BRIEF: Quote the ASan porting review below word for word, from "Specifically, I suspect" to "creation is necessary.".

QUOTED TEXT:
※ ※ ※
This is an archive of the discontinued LLVM Phabricator instance.

[NewPM] Second attempt at porting ASan
ClosedPublic

Authored by leonardchan on Jan 8 2019, 6:59 PM.

Details

Summary

This is the second attempt to port ASan to new PM after D52739. This takes the initialization requried by ASan from the Module by moving it into a separate class with it's own analysis that the new PM ASan can use.

Changes:

  • Split AddressSanitizer into 2 passes: 1 for the instrumentation on the function, and 1 for the pass itself which creates an instance of the first during it's run. The same is done for AddressSanitizerModule.
  • Add new PM AddressSanitizer and AddressSanitizerModule.
  • Add legacy and new PM analyses for reading data needed to initialize ASan with.
  • Removed DominatorTree dependency from ASan since it was unused.
  • Move GlobalsMetadata and ShadowMapping out of anonymous namespace since the new PM analysis holds these 2 classes and will need to expose them.

Diff Detail

Repository
rL LLVM

Event Timeline

leonardchan created this revision.Jan 8 2019, 6:59 PM
chandlerc requested changes to this revision.Jan 8 2019, 11:34 PM

I think a key thing that this is currently missing (or I'm missing it when looking at hte patch) the core shift that we made working through how to do sanitizer stuff with MSan.

Specifically, I suspect that we don't need any analysis layer, and the module and function layer can operate entirely independently. This would require roughly the following changes to the current ASan infrastructure:

  1. Change how the per-module initialization of the AddressSanitizerFunction pass works to resemble hwat was done for MSan and TSan, factoring it into a helper class that is used by a legacy function pass an a new function pass. This will require the get-or-create pattern for all the things touched, and registering things only when creation is necessary.
  1. Make a few things in the current function pass lazy such as buildig the inline assembly needed, etc.
  1. Directly port the AddressSanitizerModule to new PM.
  1. (maybe) decouple the ctor insertion in the module pass from the ctor insertion in the function pass. but maybe no need, just the first one to need it does it.

I don't think any analysis should be required at this point?

Let me know if this isn't making sense and I can try to explain more.

llvm/include/llvm/Transforms/Instrumentation/AddressSanitizerPass.h
108–123 ↗(On Diff #180780)

Why is this analysis needed? It seems like it could just be directly computed as part of the pass?

Is there some logic shared between this and some other pass? If so, documenting what it is and how it works seems really important.

125–126 ↗(On Diff #180780)

Similar to the MSan and TSan cases, this should also explain *how* this will modify the IR and whether there are any oddities or constraints on it.

140–141 ↗(On Diff #180780)

We should have some documentation for what this does?

This revision now requires changes to proceed.Jan 8 2019, 11:34 PM
leonardchan marked an inline comment as done.Jan 9 2019, 11:06 AM

I think a key thing that this is currently missing (or I'm missing it when looking at hte patch) the core shift that we made working through how to do sanitizer stuff with MSan.
※ ※ ※
DATA LISTING:
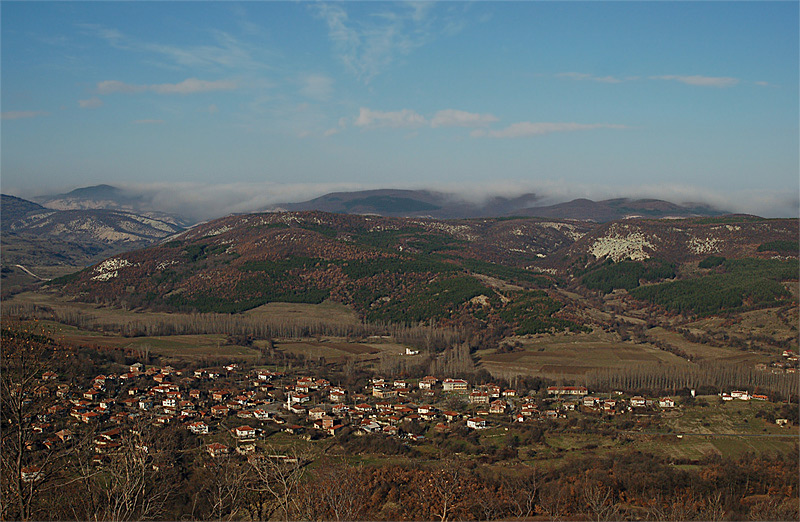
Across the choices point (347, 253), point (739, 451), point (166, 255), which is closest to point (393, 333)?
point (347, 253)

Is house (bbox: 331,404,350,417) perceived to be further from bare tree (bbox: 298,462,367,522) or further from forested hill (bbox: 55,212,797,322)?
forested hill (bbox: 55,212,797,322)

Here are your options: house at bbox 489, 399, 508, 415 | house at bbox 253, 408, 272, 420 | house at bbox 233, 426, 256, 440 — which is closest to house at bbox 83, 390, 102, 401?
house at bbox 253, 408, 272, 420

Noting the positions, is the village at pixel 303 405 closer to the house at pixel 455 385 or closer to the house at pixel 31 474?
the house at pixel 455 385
※ ※ ※
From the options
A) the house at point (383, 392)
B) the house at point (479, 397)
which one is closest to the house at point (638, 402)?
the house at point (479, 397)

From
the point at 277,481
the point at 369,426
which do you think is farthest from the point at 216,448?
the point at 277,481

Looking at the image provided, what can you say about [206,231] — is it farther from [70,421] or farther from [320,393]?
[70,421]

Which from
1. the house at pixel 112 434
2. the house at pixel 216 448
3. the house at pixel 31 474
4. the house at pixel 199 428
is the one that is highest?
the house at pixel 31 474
※ ※ ※
SOLVED PROBLEM:
Specifically, I suspect that we don't need any analysis layer, and the module and function layer can operate entirely independently. This would require roughly the following changes to the current ASan infrastructure:

  1. Change how the per-module initialization of the AddressSanitizerFunction pass works to resemble hwat was done for MSan and TSan, factoring it into a helper class that is used by a legacy function pass an a new function pass. This will require the get-or-create pattern for all the things touched, and registering things only when creation is necessary.